━━━ Texto citado
Quanto mais “lixo” você enterrar na sua alma, mais repugnante e insuportável para você mesmo ela se tornará, até chegar um determinado momento em que tudo transbordará e se acumulará na superfície.

E só há uma forma correta de acabar com todo esse “lixo espiritual” que você enterra: é em primeiro lugar procurar um profissional que saiba lidar com isso - Psicólogos, Psiquiatras, Psicanalistas – para então eles te ajudarem a desenterrá-lo e realmente dar um fim.

Como geralmente há muita coisa enterrada, provavelmente vai levar um tempinho até que “tudo entre nos eixos”, mas, todo esforço é sinal de grande merecimento e, diga-se de passagem, a gente faz tanto esforço para conseguir um monte de futilidades que não há desculpa para não se esforçar pela própria saúde mental.

Há, e não venha com a velha desculpa de que esses profissionais são para “gente doida”. Doido mesmo é saber que em pleno século XXI as pessoas ainda criam pré-conceitos sobre isso.

“Viver e não ter a vergonha de ser feliz, cantar e cantar e cantar a beleza de ser um eterno aprendiz...” e nada melhor do que aprender com quem sabe fazer a vida um pouco mais bela, não é mesmo?
━━━━━━
Exercícios:
A - Responda com base no texto citado:
(i) Quais profissionais o texto indica para lidar com o "lixo espiritual"?
(ii) Que velha desculpa o texto pede para não usar?
(iii) Em que século, segundo o texto, as pessoas ainda criam pré-conceitos sobre isso?
B - No trecho do texto citado que começa em "Como geralmente há" e termina em "pré-conceitos sobre isso.", troque "futilidades" por "bobagens" e transcreva o trecho resultante.
O material não tem nenhum papel nestes exercícios.
━━━ Extrato de dados
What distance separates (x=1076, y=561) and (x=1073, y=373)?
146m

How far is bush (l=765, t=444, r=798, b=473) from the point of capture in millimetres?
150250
━━━━━━
Respostas:
A -
(i) Psicólogos, Psiquiatras e Psicanalistas.
(ii) A de que esses profissionais são para "gente doida".
(iii) No século XXI.

B -
Como geralmente há muita coisa enterrada, provavelmente vai levar um tempinho até que “tudo entre nos eixos”, mas, todo esforço é sinal de grande merecimento e, diga-se de passagem, a gente faz tanto esforço para conseguir um monte de bobagens que não há desculpa para não se esforçar pela própria saúde mental.

Há, e não venha com a velha desculpa de que esses profissionais são para “gente doida”. Doido mesmo é saber que em pleno século XXI as pessoas ainda criam pré-conceitos sobre isso.